In the text on launch monitor fitting sessions, how is smash factor calculated?

### Text for analysis
[Start of section]
How to extract maximum value from a Trackman, GCQuad, GCHawk, or Foresight fitting session. What to bring, what numbers to ask for, how to interpret spin axis, smash factor, dynamic loft, and carry vs total in real time — and how to avoid the most common fitting traps.
The Launch Monitor Fitting — What You're Actually Buying
A launch monitor fitting session at a performance centre (using Trackman 4, Foresight GCHawk, GCQuad, or equivalent) is not primarily about finding the best-selling driver — it is about finding the optimal specifications for your specific swing. The distinction matters: an uninformed buyer can leave a fitting with a new driver that performs no better than their old one, simply because they didn't know which numbers to focus on.
What Launch Monitor Fitting Actually Measures
The Four Variable Groups
1
Impact efficiency (smash factor, ball speed, dynamic loft): How efficiently are you transferring energy to the ball? Smash factor (ball speed ÷ club speed) measures impact quality. Dynamic loft determines launch angle and spin. These are the first things a fitter checks — if your impact efficiency is poor, equipment changes are limited in what they can achieve.
[End of section]
### Extracted records
[Start of section]
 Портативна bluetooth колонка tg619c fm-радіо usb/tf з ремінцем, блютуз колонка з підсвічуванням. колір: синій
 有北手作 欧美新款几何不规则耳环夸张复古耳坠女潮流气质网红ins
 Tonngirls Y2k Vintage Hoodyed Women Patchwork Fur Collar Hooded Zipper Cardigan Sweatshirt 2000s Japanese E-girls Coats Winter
[End of section]
[Start of section]
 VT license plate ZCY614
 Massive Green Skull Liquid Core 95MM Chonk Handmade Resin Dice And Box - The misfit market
[End of section]
[Start of section]
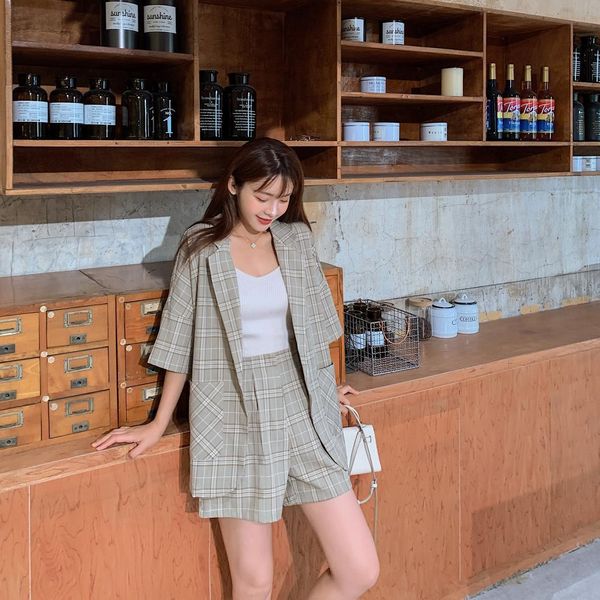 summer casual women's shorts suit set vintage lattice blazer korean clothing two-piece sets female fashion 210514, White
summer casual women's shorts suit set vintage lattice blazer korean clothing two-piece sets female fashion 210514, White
[End of section]
### Answer to the exercise
Smash factor is ball speed divided by club speed.